Commentary

A Call for Integration of Digital Ethics and Artificial Intelligence Learning Into High School Curriculum

As we enter 2024, artificial intelligence (AI) has gained relevance in every area, from science to arts to political predictions. AI is poised to help in advancing and leading economies, healthcare, and countries. The growing global problems of food shortage, climate change, and geographic disparities in socioeconomic status are solvable, and AI can be utilized wisely to help find solutions. Apprehension about AI stems from ignorance and can be eliminated by relevant education. AI output draws from vast databases and web-based platforms, influencing its conclusions and recommendations. If this original input information carries bias, AI’s output is informed by those biases. To continue educating students well in the Andover community, we must adapt to changing times. Making computer science a required course throughout high school will prepare students better in informing and interrogating AI. Education is also critical to arm students with the know-how to recognize algorithmic bias in AI output and practice digital ethics.

OpenAI was formed in 2015 when Elon Musk and Sam Altman collaborated with others to support the most rapidly moving technology, to make it open-source, and to get ahead of AI advancement. As expected, AI grew exponentially. AI is now being used by healthcare providers to minimize the documentation work and ease the application of evidence-based medicine. It is being used effectively by our defense forces, by our space program, and in multiple other fields. From rapidly evolving large language models (LLMs) that reinforce themselves by learning from text (GPT-4, PaLM 2), to generative AI that can create visual art (DALL.E) and music (Dream Studio), and the advancement of AI toward a cognitive and emotional artificial general intelligence (AGI) is predictable now. LLMs are already interacting with generative AI to enhance the personalization of chatbots and virtual assistants, and multimodal content is actively being developed. Excluding AI education from our high school curriculum leaves us a step behind the needs of our times.
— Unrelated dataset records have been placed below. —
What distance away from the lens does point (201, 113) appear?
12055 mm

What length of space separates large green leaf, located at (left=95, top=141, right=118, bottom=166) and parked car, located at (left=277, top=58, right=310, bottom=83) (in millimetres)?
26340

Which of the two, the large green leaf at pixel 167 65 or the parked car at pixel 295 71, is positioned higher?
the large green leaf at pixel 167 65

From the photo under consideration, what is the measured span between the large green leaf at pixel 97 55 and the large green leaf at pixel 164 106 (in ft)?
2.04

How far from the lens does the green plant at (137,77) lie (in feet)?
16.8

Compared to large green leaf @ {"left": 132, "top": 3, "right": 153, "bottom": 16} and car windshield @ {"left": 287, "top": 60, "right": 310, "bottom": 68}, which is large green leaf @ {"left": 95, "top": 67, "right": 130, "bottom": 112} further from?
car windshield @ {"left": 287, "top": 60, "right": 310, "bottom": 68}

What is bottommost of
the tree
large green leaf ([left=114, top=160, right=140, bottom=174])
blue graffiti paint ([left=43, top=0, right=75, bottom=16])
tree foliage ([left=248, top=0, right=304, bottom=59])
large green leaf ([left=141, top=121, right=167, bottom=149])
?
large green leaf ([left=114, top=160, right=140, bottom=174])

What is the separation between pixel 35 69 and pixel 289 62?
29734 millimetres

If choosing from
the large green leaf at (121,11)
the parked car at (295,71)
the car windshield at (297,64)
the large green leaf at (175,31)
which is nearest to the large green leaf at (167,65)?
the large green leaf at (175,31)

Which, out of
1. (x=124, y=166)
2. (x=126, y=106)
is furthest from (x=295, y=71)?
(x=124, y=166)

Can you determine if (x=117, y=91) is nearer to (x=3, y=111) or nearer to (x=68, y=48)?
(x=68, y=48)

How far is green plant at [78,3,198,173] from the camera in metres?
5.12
Anxiety about AI’s growing power is not new. Oxford philosopher Nick Bostrom, who coined the term “existential risk” in 2002, had predicted artificial superintelligence to be one of the reasons for the human workforce to become obsolete. He called for international action including differential technological development controlled by regulation. Such AI advancement and regulation have become the primary goals of corporations and government agencies now. The White House rolled out a wide-scoped executive order on October 30, 2023, and Lina Khan, the chair of the Federal Trade Commission announced on November 3, 2023 that AI was not exempt from antitrust laws and “innovation was not to be used as cover for lawbreaking.” Two weeks later, OpenAI’s Board removed Sam Altman, making the industry wonder what explosive new advance Altman was about to unveil. While OpenAI continues to advance generative AI and policy-makers find regulatory pathways, students need to learn about digital ethics so they have a voice in the structuring of regulations, which should be balanced between the facilitation of technological development and the elimination of biased data.

AI is also set to play an unprecedented role in day-to-day life. Ongoing developments in AI suggest that current high school students will be negotiating and eventually establishing a rapport with advanced AI within the next three to four years. It pushes education systems to enable students to create and use AI and understand the ethical aspects of navigating and expanding AI into AGI. Computation and robotics classes need to be upgraded and embedded as part of the core curriculum in high school. Ethics, logic, and policy need to be developed into larger curricula focused on digital ethics, algorithmic bias, and strategic implementation of AI. Students need to recognize how algorithmic bias can impact AI, provide unbiased data as input for AI, and interrogate AI-generated data ensuring equity. Education in digital ethics needs to go beyond the expectation of not using AI for homework help. Students need to learn to harness both the input and output of AI and stay in command.

While 58 percent of all high schools in the United States of America offer foundational level computer science courses, only six states require a credit of Computer Science to satisfy high school diploma requirements. Gender and race disparities persist in the uptake of these courses by students. Much more advanced AI literacy content is needed to equip students with a command of AI.

Regulating AI should have a differential approach to promote useful AI and dissuade the generation of misguiding AI outputs. Checks and balances need collective wisdom informed by early immersion of students into the beauty and scars of developing technology, and as a leading educational institution, Andover should take the lead in integrating education on AI as a part of our curriculum. The key to harnessing a new concept is to understand it fully and to ensure the ethical and unbiased use of new technology. Instead of diminishing AI development, we should work towards educating ourselves and using AI for the betterment of humanity.